# What is sometimes blocking serial 3f8 port [SOLVED]

## holm74

Hi there,

is there a possibility to check which module or what is blocking randomly my 3f8 port. 

Background: 

I am using lirc on my computer. Randomly it tells me that port 03f8 is already in use:

lirc_dev: IR Remote Control driver registered, major 61

lirc_serial: port 03f8 already in use

lirc_serial: use 'setserial /dev/ttySX uart none'

lirc_serial: or compile the serial port driver as module and

lirc_serial: make sure this module is loaded first

/etc/init.d/lircd is starting in boot, as depend() I programmed it as "need serial" - so this module should be loaded first 

start() is programmed as 

/sbin/modprobe lirc_serial

start-stop-daemon --start --quiet --exec /usr/sbin/lircd -- ${LIRCD_OPTS}

This configuration sometimes works, sometimes it does not. 

E.g. sometimes 

rmmod 8250_pnp

rmmod 8250

/etc/init.d/lircd stop

reboot

helps.

So my question is now: which module is blocking 3f8. Or maybe something is hard-compiled into the kernel configuration.

Thanks for any advice,

HolmLast edited by holm74 on Wed Feb 10, 2010 6:08 pm; edited 1 time in total

----------

## holm74

Took a bit long but here for everybody who has same problems:

setserial -g /dev/ttyS* should give you an overview about your COM-Ports: if no module occupies the COM-Port the list should look like this:

/dev/ttyS0, UART: unknown, Port: 0x03f8, IRQ: 4

/dev/ttyS1, UART: unknown, Port: 0x02f8, IRQ: 3

/dev/ttyS2, UART: unknown, Port: 0x03e8, IRQ: 4

/dev/ttyS3, UART: unknown, Port: 0x02e8, IRQ: 3

In my case /dev/ttyS0 was not in the list, /proc/tty/driver/serial showed me that ttyS0 was blocked with 

0: uart:16550A port:000003F8 irq:4 tx:0 rx:0

randomly. The reason was that I had some problems in the past with the new 2.6.32 kernel: so I used the .config from Knoppix where everything worked fine. Disadvantage: 16550A was also enabled. Doing a  find /usr/src/linux/ -name Makefile | xargs grep -i 16550  - finding CONFIG_SND_SERIAL_U16550 - and disabling this module - sometimes solved the problem. 
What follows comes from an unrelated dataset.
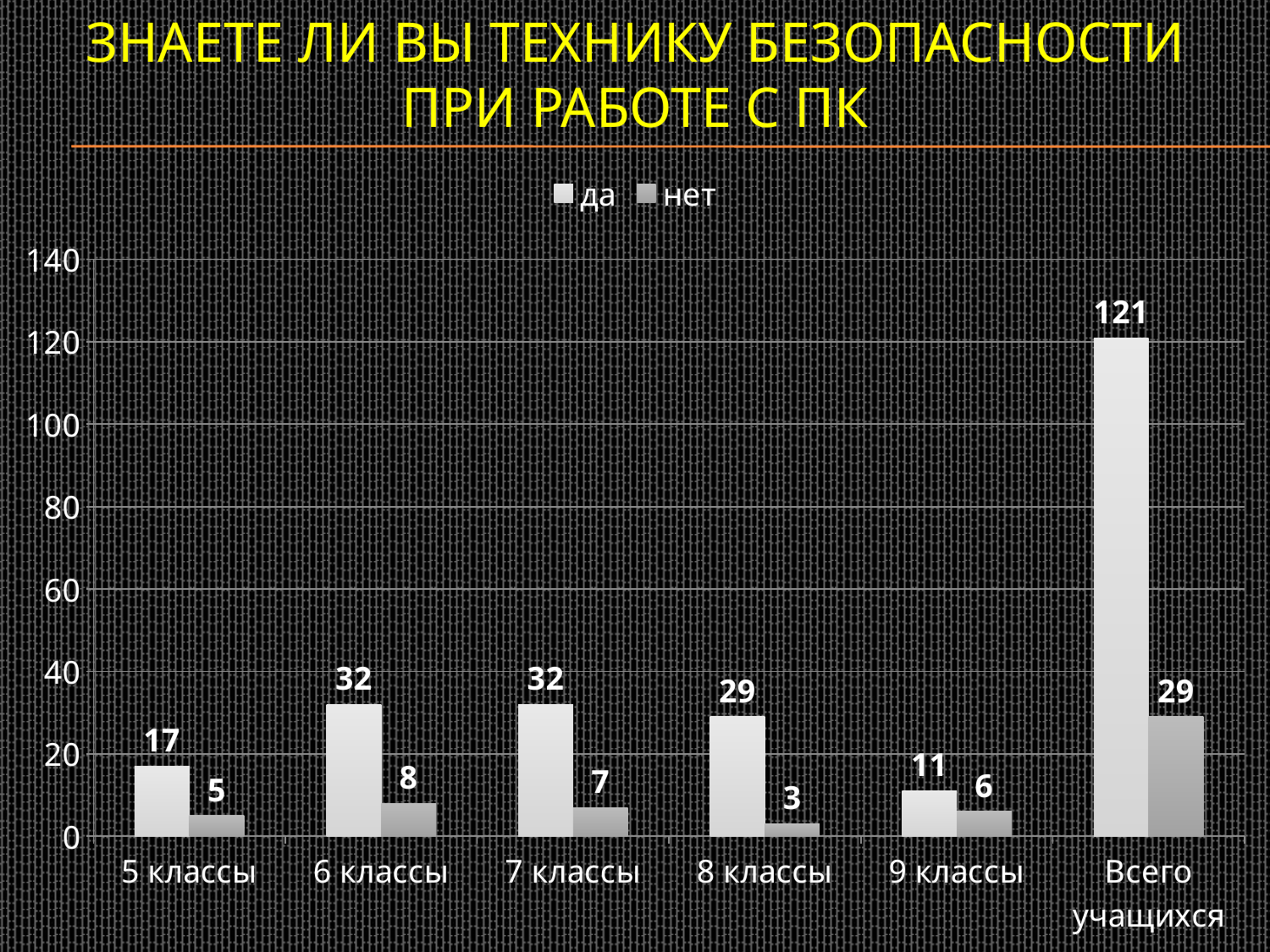
How many series does the legend list? 2 What is the value for "да" in the "7 классы" category? 32 What kind of chart is shown on the slide? bar chart Among the class categories (5 to 9 классы), which has the lowest value for "да"? 9 классы What are the two series names listed in the legend? да, нет How many categories are shown on the x axis? 6 Among the class categories (5 to 9 классы), which has the highest value for "нет"? 6 классы What is the value for "да" in the "Всего учащихся" category? 121 Is the value for "да" in "Всего учащихся" greater or less than 100? greater What is the value for "нет" in the "8 классы" category? 3 What is the difference between the "да" and "нет" values for "5 классы"? 12 Which is larger: the "нет" value for "6 классы" or the "нет" value for "9 классы"? 6 классы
At the end I could restart lirc with 

rmmod 8250_pnp

rmmod 8250

modprobe 8250

/etc/init.d/serial restart

/etc/init.d/lircd restart

setserial -g /dev/ttyS* showed everything correct. But at the end http://www.vdr-wiki.de/wiki/index.php/Gentoo_LIRC gave another advice: 

Device Drivers  --- Character devices ---  Serial drivers  ---  < > 8250/16550 and compatible serial support should be disabled. Rebuilding the kernel, rebooting and lirc works on the box, not randomly anymore.

Hope this helps Gentoo-Users in future time

Holm

----------